───── Provided data ─────

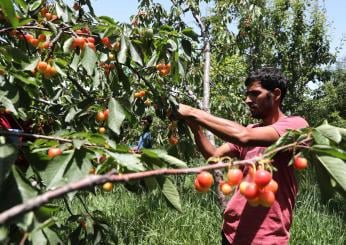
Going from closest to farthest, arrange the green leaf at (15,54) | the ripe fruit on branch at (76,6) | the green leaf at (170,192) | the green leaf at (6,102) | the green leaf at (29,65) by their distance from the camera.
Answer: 1. the green leaf at (170,192)
2. the green leaf at (6,102)
3. the green leaf at (15,54)
4. the green leaf at (29,65)
5. the ripe fruit on branch at (76,6)

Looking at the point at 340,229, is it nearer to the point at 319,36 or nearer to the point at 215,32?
the point at 215,32

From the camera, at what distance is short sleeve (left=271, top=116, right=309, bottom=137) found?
2.03 m

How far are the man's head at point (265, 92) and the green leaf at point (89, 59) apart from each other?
861 millimetres

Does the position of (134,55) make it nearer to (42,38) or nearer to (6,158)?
(42,38)

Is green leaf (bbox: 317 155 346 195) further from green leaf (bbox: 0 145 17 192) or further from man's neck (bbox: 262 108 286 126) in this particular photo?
man's neck (bbox: 262 108 286 126)

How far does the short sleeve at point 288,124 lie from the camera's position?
80.0 inches

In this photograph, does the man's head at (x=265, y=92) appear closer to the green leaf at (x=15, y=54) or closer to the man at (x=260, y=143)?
the man at (x=260, y=143)

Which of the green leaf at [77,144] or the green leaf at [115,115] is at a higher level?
the green leaf at [77,144]

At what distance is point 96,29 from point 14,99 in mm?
603

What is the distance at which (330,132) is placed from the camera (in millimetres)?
1135

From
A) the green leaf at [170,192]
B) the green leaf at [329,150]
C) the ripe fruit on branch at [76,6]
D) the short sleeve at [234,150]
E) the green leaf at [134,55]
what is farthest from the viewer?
the ripe fruit on branch at [76,6]

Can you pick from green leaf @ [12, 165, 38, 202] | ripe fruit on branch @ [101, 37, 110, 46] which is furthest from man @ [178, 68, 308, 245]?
green leaf @ [12, 165, 38, 202]

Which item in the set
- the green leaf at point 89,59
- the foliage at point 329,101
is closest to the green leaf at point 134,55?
the green leaf at point 89,59

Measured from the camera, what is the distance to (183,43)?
2039 millimetres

─────

Every entry must be written out exactly, with all pictures left out.

*Finished exercise*
Going from closest to farthest, arrange the green leaf at (15,54) | the ripe fruit on branch at (76,6) | the green leaf at (170,192) | the green leaf at (6,102) | the green leaf at (29,65) by their distance from the camera.
Answer: 1. the green leaf at (170,192)
2. the green leaf at (6,102)
3. the green leaf at (15,54)
4. the green leaf at (29,65)
5. the ripe fruit on branch at (76,6)

Looking at the point at 340,229, is it nearer to the point at 319,36 or nearer to the point at 215,32?
the point at 215,32

From the camera, at what distance is short sleeve (left=271, top=116, right=309, bottom=137) found?
2.03 m

How far are the man's head at point (265, 92) and the green leaf at point (89, 59) apart from each other?
861 millimetres

Does the position of (134,55) make it nearer to (42,38) or nearer to (6,158)?
(42,38)

Is green leaf (bbox: 317 155 346 195) further from green leaf (bbox: 0 145 17 192) or further from man's neck (bbox: 262 108 286 126) in this particular photo?
man's neck (bbox: 262 108 286 126)

How far does the short sleeve at point 288,124 lie from the camera's position?
80.0 inches

In this photograph, does the man's head at (x=265, y=92) appear closer to the green leaf at (x=15, y=54) or closer to the man at (x=260, y=143)?
the man at (x=260, y=143)

Which of the green leaf at [77,144] or the green leaf at [115,115] is at a higher level?
the green leaf at [77,144]

At what distance is point 96,29 from point 14,99 in mm?
603

What is the distance at which (330,132) is placed from the camera (in millimetres)?
1135

From
A) the green leaf at [170,192]
B) the green leaf at [329,150]
C) the ripe fruit on branch at [76,6]
D) the short sleeve at [234,150]
E) the green leaf at [134,55]
what is farthest from the viewer?
the ripe fruit on branch at [76,6]

Can you pick from green leaf @ [12, 165, 38, 202] | ripe fruit on branch @ [101, 37, 110, 46] which is furthest from man @ [178, 68, 308, 245]?
green leaf @ [12, 165, 38, 202]

Which item in the set
- the green leaf at point 89,59
- the foliage at point 329,101
is closest to the green leaf at point 134,55?
the green leaf at point 89,59

Measured from the camera, what is the distance to (183,43)?
2039 millimetres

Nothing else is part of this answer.